Apesar de toda a influência e impacto que Strange Fruit teve, Margolick chama a atenção para o triste fato de a música e o seu papel histórico serem “surpreendentemente desconhecidos hoje”. E é o próprio tema da canção que explica essa situação na sua avaliação. Para Margolick, Strange Fruit “é uma anomalia, tanto dentro como fora da obra de Holiday”.
Quase 80 anos depois, a sensação ao se ouvir a interpretação de Billie Holiday para Strange Fruit ainda é a mesma relatada no livro pela atriz Billie Henderson “de repente senti uma pontado no plexo e mal pude respirar. Foi um sentimento tão profundo. Eu entendi. Eu entendi. Dava para sentir o cheiro da carne queimada. Ela era impiedosa”.
A música
Strange fruit
Southern trees bear strange fruit,
Blood on the leaves and blood at the root,
Black bodies swinging in the southern breeze,
Strange fruit hanging from the poplar trees.
Pastoral scene of the gallant South,
The bulging eyes and the twisted mouth,
Scent of magnolias, sweet and fresh,
Then the sudden smell of burning flesh.

### INFORMAÇÕES FORNECIDAS
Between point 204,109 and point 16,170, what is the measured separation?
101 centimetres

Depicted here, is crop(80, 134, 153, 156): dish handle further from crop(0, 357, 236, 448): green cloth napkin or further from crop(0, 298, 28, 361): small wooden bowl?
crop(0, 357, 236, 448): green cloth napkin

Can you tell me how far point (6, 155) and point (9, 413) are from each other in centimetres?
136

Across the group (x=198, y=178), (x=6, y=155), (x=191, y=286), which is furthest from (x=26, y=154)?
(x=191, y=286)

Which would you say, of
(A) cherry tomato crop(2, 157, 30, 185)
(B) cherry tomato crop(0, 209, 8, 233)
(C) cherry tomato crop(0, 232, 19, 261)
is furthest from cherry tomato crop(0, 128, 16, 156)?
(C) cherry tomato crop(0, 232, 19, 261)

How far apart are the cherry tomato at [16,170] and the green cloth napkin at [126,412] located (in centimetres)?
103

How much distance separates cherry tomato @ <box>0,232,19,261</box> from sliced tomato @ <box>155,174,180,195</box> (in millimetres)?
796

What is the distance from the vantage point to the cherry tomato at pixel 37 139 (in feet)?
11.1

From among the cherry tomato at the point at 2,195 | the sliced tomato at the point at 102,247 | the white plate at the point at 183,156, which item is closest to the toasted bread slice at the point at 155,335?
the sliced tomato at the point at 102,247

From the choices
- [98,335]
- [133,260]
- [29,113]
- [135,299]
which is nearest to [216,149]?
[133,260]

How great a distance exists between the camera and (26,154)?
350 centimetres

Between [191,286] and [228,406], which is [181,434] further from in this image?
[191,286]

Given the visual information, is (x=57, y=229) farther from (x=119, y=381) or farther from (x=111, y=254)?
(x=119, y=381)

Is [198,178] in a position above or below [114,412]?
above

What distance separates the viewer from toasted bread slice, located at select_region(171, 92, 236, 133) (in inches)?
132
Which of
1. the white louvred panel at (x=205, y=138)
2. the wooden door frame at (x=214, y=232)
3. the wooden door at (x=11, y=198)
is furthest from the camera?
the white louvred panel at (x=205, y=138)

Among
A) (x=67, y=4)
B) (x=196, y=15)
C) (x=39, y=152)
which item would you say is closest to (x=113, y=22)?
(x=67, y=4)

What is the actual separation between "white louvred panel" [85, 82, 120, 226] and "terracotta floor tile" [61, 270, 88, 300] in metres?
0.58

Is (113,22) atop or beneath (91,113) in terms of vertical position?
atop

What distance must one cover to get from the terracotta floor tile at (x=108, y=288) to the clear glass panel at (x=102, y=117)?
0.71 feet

### O QUE SE ESPERA
Por favor, continue o trecho sobre a canção Strange Fruit a partir do ponto em que ele termina.

### RESULTADO
Here is fruit for the crows to pluck,
For the rain to gather, for the wind to suck,
For the sun to rot, for the trees to drop,
Here is a strange and bitter crop.
A tradução
Fruta Estranha
Árvores do sul dão uma fruta estranha,
Sangue nas folhas e sangue nas raízes,
Corpos negros balançando na brisa do sul,
Frutas estranhas penduradas nos álamos.
Cena pastoril do heróico sul,
Os olhos inchados e a boca torcida,
Perfume de magnólias, doce e fresco,
E de repente o cheiro de carne queimada.
Aqui está a fruta para os corvos puxarem,
Para a chuva recolher, para o vento sugar,
Para o sol apodrecer, para a árvore pingar,
Aqui está a estranha e amarga colheita
Nossa! Que triste.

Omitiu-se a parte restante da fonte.